Portanto, a necessidade de liquidez tem relação direta com o tamanho do banco.
Conforme a política de tesouraria, cujos contornos estão disponíveis em artigo do nº
37 da revista do BNDES e seguem os preceitos do Acordo de Basileia, a carteira de
ativos líquidos do BNDES deve ser no mínimo equivalente aos valores previstos de
saída de caixa nos 3 meses seguintes.
É verdade que a tesouraria também gera receitas. Foram elas que permitiram ao banco
reduzir a remuneração mínima de sua carteira de crédito. A meta de spread que
balizava as políticas operacionais do BNDES era até 2005 de 2% ao ano, tendo sido
reduzida para 1,4% em 2006 e 1,1% desde 2008. Para isso, foram transferidas receitas
de operações de renda variável e de tesouraria para reduzir a margem bancária
cobrada dos clientes.
Ao contrário do que sugere a referida análise, o beneficiário principal dos ganhos de
tesouraria são os clientes do BNDES, não o seu acionista. Afinal, a função precípua
do banco é normalizar as condições de crédito em reais para a economia brasileira,
oferecendo prazos e taxas compatíveis com os retornos esperados dos projetos e com
o padrão de financiamento global.
Ainda assim, é preciso notar que a participação das receitas de tesouraria no total de
receitas do BNDES tem apresentado um comportamento relativamente estável nos
últimos dez anos, como mostra o gráfico.
A carteira de tesouraria, composta por disponibilidades e títulos públicos flutuou na
última década entre 7% e 10% dos ativos totais do BNDES. Tais oscilações são
naturais porque há uma defasagem entre a captação e o repasse de recursos.
Em relação a outras instituições financeiras, a carteira de tesouraria do BNDES não é
excessiva, sendo bem menor do que a dos bancos comerciais nacionais - cuja
participação média no total dos ativos é da ordem de 30% - e alinhada com as de
outros bancos de desenvolvimento, como o Banco Mundial, o Banco Interamericano
de Desenvolvimento (BID) e o Banco de Desenvolvimento Chinês.

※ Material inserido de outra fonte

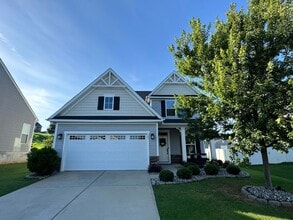Building Photo - 107 Tonkawa Way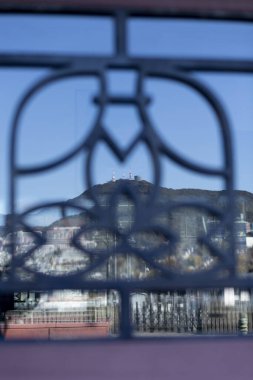 Nagasaki Kaplumbağa Deniz Kabuğu El Sanatları Müzesi 'nin (Eski Nagasaki Gümrük Dairesi) penceresi. Japonya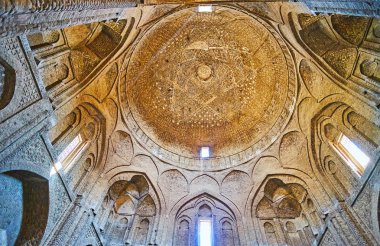 Isfahan, Iran - 21 Ekim 2017: Büyük dua salonu Jameh Camii ile ince tuğla dekore edilmiş, kubbe ve duvarlarda kemerli niş İslam desenleri ile günü 21 Ekim Isfahan kaplıdır.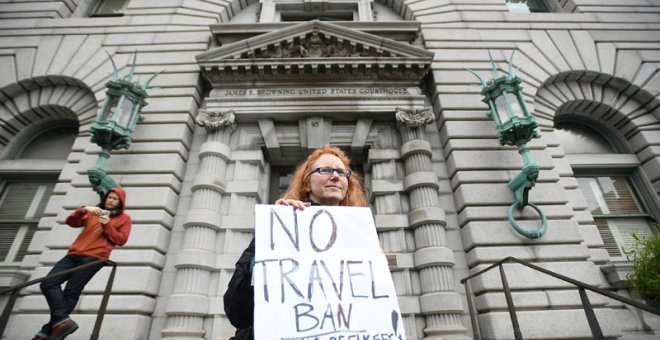 Una mujer protesta contra el veto migratorio de Trump ante el Tribunal de Apelaciones de San Francisico. | NOAH BERGER (EFE)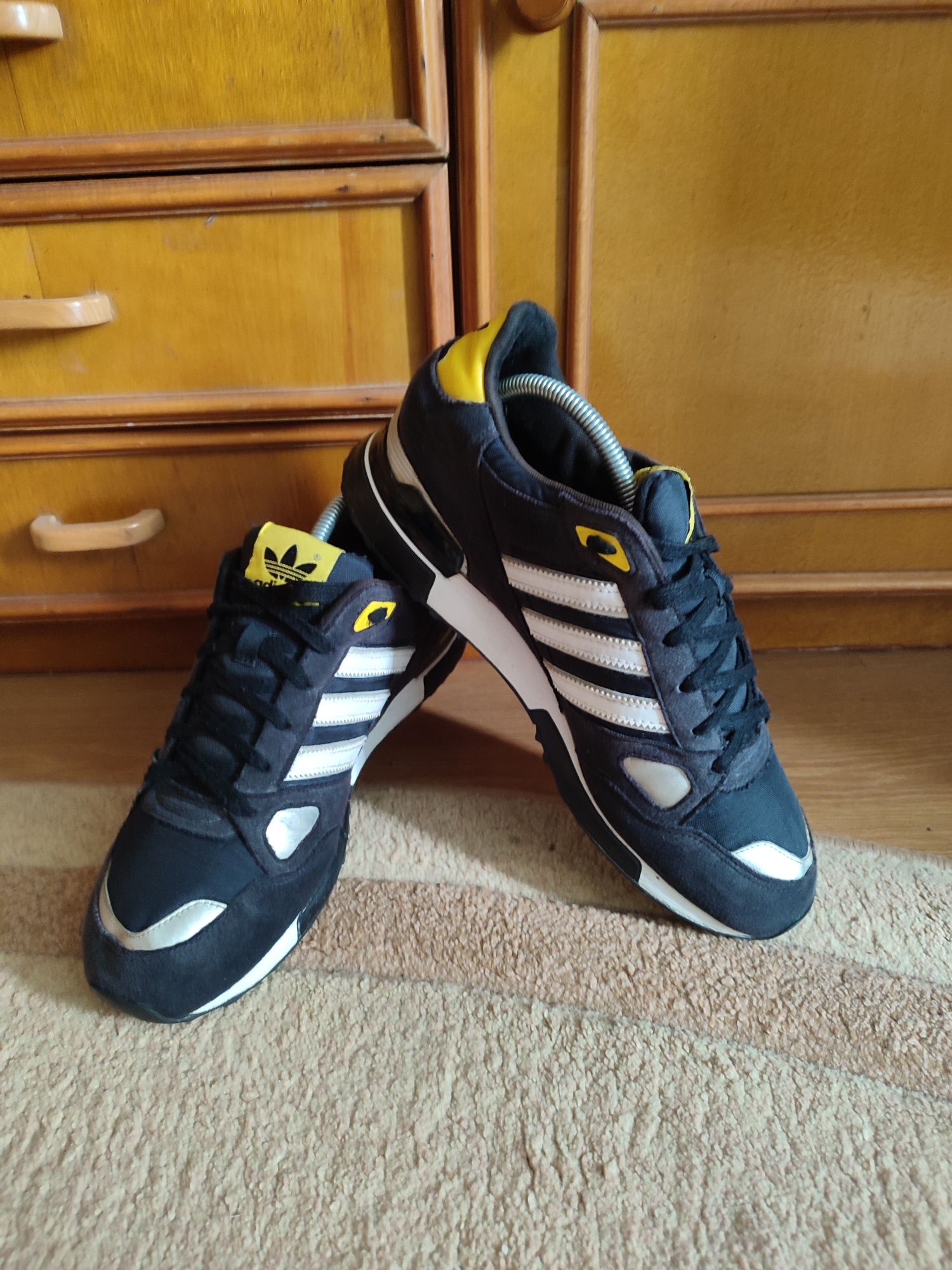 Кожаные кроссовки Adidas оригинал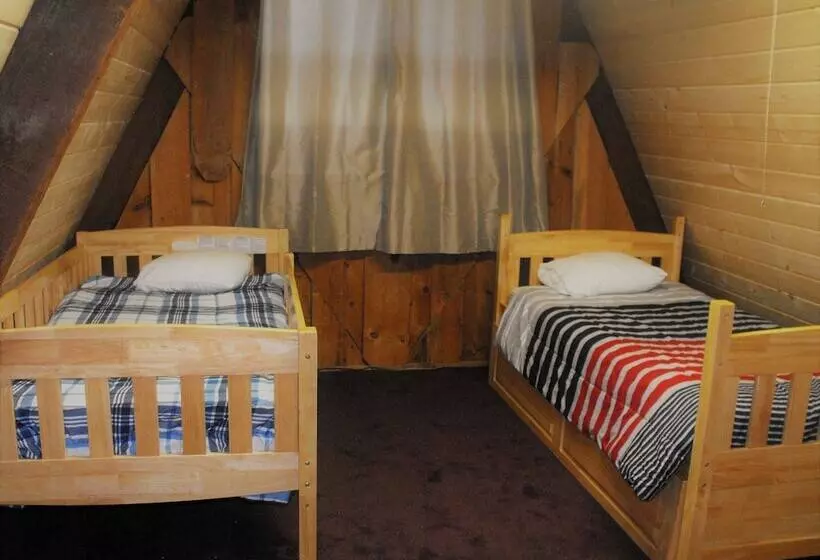 Motelli Eagle Crater Lake Inn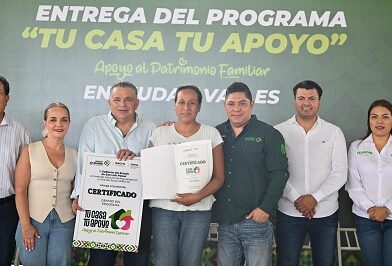 Ricardo Gallardo entrega 3 mil lotes gratuitos a familias en Ciudad Valles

A conclusão é que não há nada essencialmente diferente na gestão e no tamanho da
tesouraria do BNDES. Ela exerce as mesmas funções que em qualquer outro banco,
sendo proporcional ao tamanho de suas obrigações. É natural que o debate em torno
do banco confronte opções políticas distintas, que são refletidas nas prioridades
adotadas ao longo de sua história, porém nada justifica questionar a atuação e o rigor
técnico da gestão do BNDES.
(*) Está disponível no Portal do BNDES uma versão deste artigo com mais dados e
informações que reforçam os argumentos aqui descritos.
Selmo Aronovich é superintendente da área financeira do BNDES.